So wurde diese Woche bekannt, dass in China das Industrieministerium angeordnet hat, dass mehr als 2000 Fabriken aus 18 Industriezweigen bis September stillgelegt werden. Weil sie die Umwelt zu stark verschmutzen und zu wenig effizient seien. Sollten die Firmen, die aus der Zement-, Eisen-, Papier- und Koksindustrie kommen, sich nicht an die Anordnung halten, droht sogar der Entzug von Geschäftsgenehmigungen.
Sorgenkind Erdöl
Erdöl stillt zwar nur 18 Prozent des chinesischen Energiebedarfs. Während die Volksrepublik jedoch in den 80er-Jahren noch ein Netto-Exporteur von Erdöl war, ist sie nun immer mehr abhängig von Importen. 53 Prozent des Erdöls kamen 2010 aus dem Ausland. Und es haben beleibe noch nicht alle Chinesen ein Auto. Das statistische Jahrbuch 2010 errechnete die Zahl auf 48,5 Millionen Pkw - bei einer Bevölkerung von 1,3 Milliarden Menschen. „Chinas Ölimportquote wird bald jene der USA (63 Prozent) überschreiten und auf lange Sicht auch die der EU (81Prozent)”, meint Urban.

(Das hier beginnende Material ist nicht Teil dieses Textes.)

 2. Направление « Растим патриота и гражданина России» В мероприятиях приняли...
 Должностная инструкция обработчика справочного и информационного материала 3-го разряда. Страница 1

Unterdessen versucht China, seine Bürger zum Kauf von Elektro-Autos zu überreden, doch diese Taktik schlägt laut lokalen Medienberichten noch nicht an. Dagegen wird zu unkonventionellen Mitteln gegriffen, um herkömmliche Benziner zu verhindern. In der Hauptstadt Peking müssen etwa potenzielle Besitzer eines Benzin-Autos monatelang warten, um ihre Zulassung zu bekommen - die durch eine Art Lotterie-System vergeben wird.